- **Textauszug**:
Akkutriebwagen AT 589/590

TEV AT 589/590 vor der Überfuhrung am 8.9.2001 in Eisenach, ©J.Uhlich
Foto: ©J.Uhlich

Mit Beschluß der Hauptversammlung im Februar 2009 wird der Akkutriebwagen an die IG Hirzbergbahn abgegeben. Neuer Standort: ehem. Bw Gotha.
Wir wünschen der IG HBB gutes Gelingen beim weiteren Erhalt des Fahrzeugs.

Allgemeines zu den Akkumulatorentriebwagen Nr. 581/582 bis 615/616 der Deutschen Reichsbahn (ETA 179 der DB):

Die ersten Akkutriebwagen der preußischen Baureihe AT 3 (Bauart "Wittfeld") werden in den Jahren 1908 und 1909 in Betrieb gestellt, bis 1914 sind insgesammt 163 Fahrzeuge in nahezu ganz Deutschland unterwegs. Gelobt werden die Einfachheit des Aufbaus, Betriebssicherheit und Wirtschaftlichkeit dieser Fahrzeuge, nachteilig sind die geringe Platzkapazität sowie das hohe Betriebsgewicht.

Quelldaten:
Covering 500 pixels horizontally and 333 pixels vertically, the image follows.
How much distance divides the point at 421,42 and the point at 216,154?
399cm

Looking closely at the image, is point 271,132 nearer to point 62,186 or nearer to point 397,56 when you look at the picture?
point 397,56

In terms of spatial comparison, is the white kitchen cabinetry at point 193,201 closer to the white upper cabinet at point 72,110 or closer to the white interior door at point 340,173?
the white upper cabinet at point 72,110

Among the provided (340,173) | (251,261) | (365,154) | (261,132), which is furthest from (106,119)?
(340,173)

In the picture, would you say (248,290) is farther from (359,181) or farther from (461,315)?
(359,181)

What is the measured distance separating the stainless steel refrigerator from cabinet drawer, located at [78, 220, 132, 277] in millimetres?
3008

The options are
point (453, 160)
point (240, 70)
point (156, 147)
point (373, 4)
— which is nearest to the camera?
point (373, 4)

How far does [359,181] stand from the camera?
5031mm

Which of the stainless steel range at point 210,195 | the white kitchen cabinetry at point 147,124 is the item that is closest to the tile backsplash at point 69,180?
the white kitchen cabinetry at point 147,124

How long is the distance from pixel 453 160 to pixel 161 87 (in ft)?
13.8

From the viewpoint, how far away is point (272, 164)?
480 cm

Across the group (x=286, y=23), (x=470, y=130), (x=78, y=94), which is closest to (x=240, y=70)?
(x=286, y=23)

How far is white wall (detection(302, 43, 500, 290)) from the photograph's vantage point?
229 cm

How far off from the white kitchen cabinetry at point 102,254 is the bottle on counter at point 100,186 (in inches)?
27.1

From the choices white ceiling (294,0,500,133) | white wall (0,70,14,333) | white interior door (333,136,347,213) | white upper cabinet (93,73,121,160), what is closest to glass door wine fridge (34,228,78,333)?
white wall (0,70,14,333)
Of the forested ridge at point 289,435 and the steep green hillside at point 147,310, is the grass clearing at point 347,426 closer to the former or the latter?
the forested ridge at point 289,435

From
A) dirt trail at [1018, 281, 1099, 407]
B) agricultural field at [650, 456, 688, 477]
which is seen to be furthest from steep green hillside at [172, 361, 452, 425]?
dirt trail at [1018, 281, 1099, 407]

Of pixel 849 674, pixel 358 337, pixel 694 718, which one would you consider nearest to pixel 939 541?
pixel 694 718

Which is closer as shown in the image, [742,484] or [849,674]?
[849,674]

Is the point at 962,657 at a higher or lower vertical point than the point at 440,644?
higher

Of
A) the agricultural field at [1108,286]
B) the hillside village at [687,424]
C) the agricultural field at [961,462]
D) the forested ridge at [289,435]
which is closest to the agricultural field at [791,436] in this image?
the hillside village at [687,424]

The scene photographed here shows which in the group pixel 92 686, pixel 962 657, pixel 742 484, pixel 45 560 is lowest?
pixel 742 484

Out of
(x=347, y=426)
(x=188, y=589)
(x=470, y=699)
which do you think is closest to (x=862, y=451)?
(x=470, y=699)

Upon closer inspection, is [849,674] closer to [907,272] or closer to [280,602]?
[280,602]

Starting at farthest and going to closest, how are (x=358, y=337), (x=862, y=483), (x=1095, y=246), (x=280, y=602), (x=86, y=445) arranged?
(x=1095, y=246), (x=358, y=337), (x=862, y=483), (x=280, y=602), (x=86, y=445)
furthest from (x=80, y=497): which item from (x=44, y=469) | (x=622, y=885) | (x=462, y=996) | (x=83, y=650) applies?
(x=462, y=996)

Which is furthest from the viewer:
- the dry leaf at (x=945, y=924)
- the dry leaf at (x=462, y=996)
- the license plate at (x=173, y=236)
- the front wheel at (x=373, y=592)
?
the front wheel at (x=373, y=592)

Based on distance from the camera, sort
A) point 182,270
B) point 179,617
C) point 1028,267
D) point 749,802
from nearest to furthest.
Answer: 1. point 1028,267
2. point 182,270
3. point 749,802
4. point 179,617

- **Aufgabe A**: Wie viele Fahrzeuge der Baureihe AT 3 waren laut dem Textauszug über die Akkutriebwagen bis 1914 unterwegs?
- **Aufgabe B**: Setze den Textauszug über die Akkutriebwagen nach seinem letzten Satz fort.

- **Lösung A**: Bis 1914 waren insgesamt 163 Fahrzeuge unterwegs.

- **Lösung B**:
Auf der "Eisenbahntechnischen Ausstellung 1924" in Seddin zeigt die Akkumulatoren-Fabrik Aktiengesellschaft (AFA) aus Berlin eine neue Version eines Speichertriebwagens, unter Nummer 341 im Seddiner Ausstellungskatalog ist zu lesen: "Sechsachsiger Speicher-Doppeltriebwagen, Fahrbereich 250 km, Fassungsraum für 180 Personen, Höchstgeschwindigkeit 60 km/h".
Im Februar und März 1926 werden die ersten beiden Triebwagen, mit den Übergangsnummern 215/216 und 217/218 Halle, bei der DR abgeliefert, die sie auf den Strecken Rangsdorf - Zossen sowie Großwusterlitz - Genthin erfolgreich testete. Die 16 Serienfahrzeuge, gebaut von der Waggon- und Maschinenbau-AG (Wumag) in Görlitz, der Waggonfabrik Gebrüder Wegmann AG in Kassel und der Gebrüder Gastell im Mainz-Mombach - die elektrische Ausrüstung steuern die Berliner Bergmann-Electricitätswerke AG und Siemens-Schuckert-Werke bei, werden zwischen 1927 und 1928 an die DR ausgeliefert. Die Betriebsnummern lauten AT 581/582 bis 615/616.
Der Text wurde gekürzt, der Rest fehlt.